**Document**
— start —

If you want to expand your reach, gain new skills, stretch yourself and take your writing to the next level, you can dance at the edge of your comfort zone—that place where we have to push ourselves just a little bit to try something new that we’ve been talking about for years.
Embrace the Edge of Your Comfort Zone
At the edge of our comfort zone we have to take risks, and taking risks—even small ones—can help us overcome irrational fears and rescue us from settling into the path of least resistance. It can save us from never accomplishing the goals—even the dreams—we’ve never quite had the guts to try.
Discover Your Hidden Potential
Experts advise us to step out of our comfort zone and take those risks, because that’s when and where we make personal discoveries and learn we’re capable of more than we ever thought or imagined. It gets us out of our safe spot and out into a place of adrenaline, adventure, and growth.
A few years ago I stepped outside my comfort zone to start coaching, leveraging every bit of experience and knowledge I’ve gained in 25+ years of writing, and with coaching, I’ve discovered work that I love. It taps into almost every skill I’ve acquired all these years.
Because I danced on the edges of my comfort zone, I gained a new sweet spot. Coaching allows me to celebrate successes in the lives of my clients, help them overcome hurdles, and I love it. That was worth the risk. What initially felt like a stretch turned out to be a perfect fit—I never would have known if I hadn’t pushed myself and taken the risk.
Learning When to Retreat
But here’s a different example. Several years ago I tried a type of writing that could have been lucrative. I worked hard and produced the best I was capable of, but it was outside my comfort zone and my area of strength. I could tell I was not improving and this was not ever going to be a sweet spot, so I stepped away from that work and then I tried to return to a style and genre where I could shine.
I’d been doing the other style long enough that I was drained and doubted myself. I’d lost my pizzazz. I didn’t have the confidence that needed to come through in my content. I struggled to get my groove back.
It came. Eventually.
But it’s a reminder not to linger too long if the stress is too high—there’s a point of diminishing returns.
While it might be good to step out of our safe spot sometimes, if we’re continually operating outside our comfort zone, we might stray too far from our sweet spot.
Return to Your Sweet Spot from the Zone of Bad Stress
If you’re out there in the hinterland so long you’re cold and shaky and don’t even know who you are anymore, anxiety can rise and confidence plummet—not to mention quality.
If you’re not careful, you’re operating in a place of nervous fear, and you can’t even retrace your steps back to your sweet spot.
Daniel Goleman wrote in Psychology Today:
[W]hen demands become too great for us to handle, when the pressure overwhelms us, too much to do with too little time or support, we enter the zone of bad stress. Just beyond the optimal zone at the top of the performance arc, there is a tipping point where the brain secretes too many stress hormones, and they start to interfere with our ability to work well, to learn, to innovate, to listen, and to plan effectively. (Emphasis mine)1
He goes on to say an organization will be top-performing “to the extent to which its employees can contribute their best skills at full force. The more moments of flow, or even just staying in the zone of engagement and motivation, the better” (emphasis mine).2
Find Your Zone of Engagement
That’s it, friend. Find that zone of engagement and motivation.

— end —

**Stated problem**
Please reproduce the piece on comfort zones word for word, starting with "While it might" and going on through "your sweet spot.". The entries after this point are not needed.

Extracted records

— start —

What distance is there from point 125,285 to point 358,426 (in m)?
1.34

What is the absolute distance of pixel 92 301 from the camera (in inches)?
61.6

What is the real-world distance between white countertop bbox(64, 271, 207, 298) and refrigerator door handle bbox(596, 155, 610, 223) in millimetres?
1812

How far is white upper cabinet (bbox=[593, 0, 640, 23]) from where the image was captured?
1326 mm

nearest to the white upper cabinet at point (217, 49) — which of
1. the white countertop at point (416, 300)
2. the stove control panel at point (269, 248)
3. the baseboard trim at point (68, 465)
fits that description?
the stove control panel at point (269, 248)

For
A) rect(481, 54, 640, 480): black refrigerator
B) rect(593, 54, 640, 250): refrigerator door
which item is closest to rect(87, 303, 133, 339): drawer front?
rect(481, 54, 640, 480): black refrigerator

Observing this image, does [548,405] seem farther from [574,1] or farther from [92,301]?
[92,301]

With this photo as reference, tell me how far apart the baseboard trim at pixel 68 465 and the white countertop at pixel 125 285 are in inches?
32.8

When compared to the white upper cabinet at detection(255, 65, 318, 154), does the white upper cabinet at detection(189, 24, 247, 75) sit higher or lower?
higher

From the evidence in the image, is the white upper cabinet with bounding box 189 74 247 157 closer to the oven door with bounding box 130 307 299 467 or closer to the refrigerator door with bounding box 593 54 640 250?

— end —

**Reply**
While it might be good to step out of our safe spot sometimes, if we’re continually operating outside our comfort zone, we might stray too far from our sweet spot.
Return to Your Sweet Spot from the Zone of Bad Stress
If you’re out there in the hinterland so long you’re cold and shaky and don’t even know who you are anymore, anxiety can rise and confidence plummet—not to mention quality.
If you’re not careful, you’re operating in a place of nervous fear, and you can’t even retrace your steps back to your sweet spot.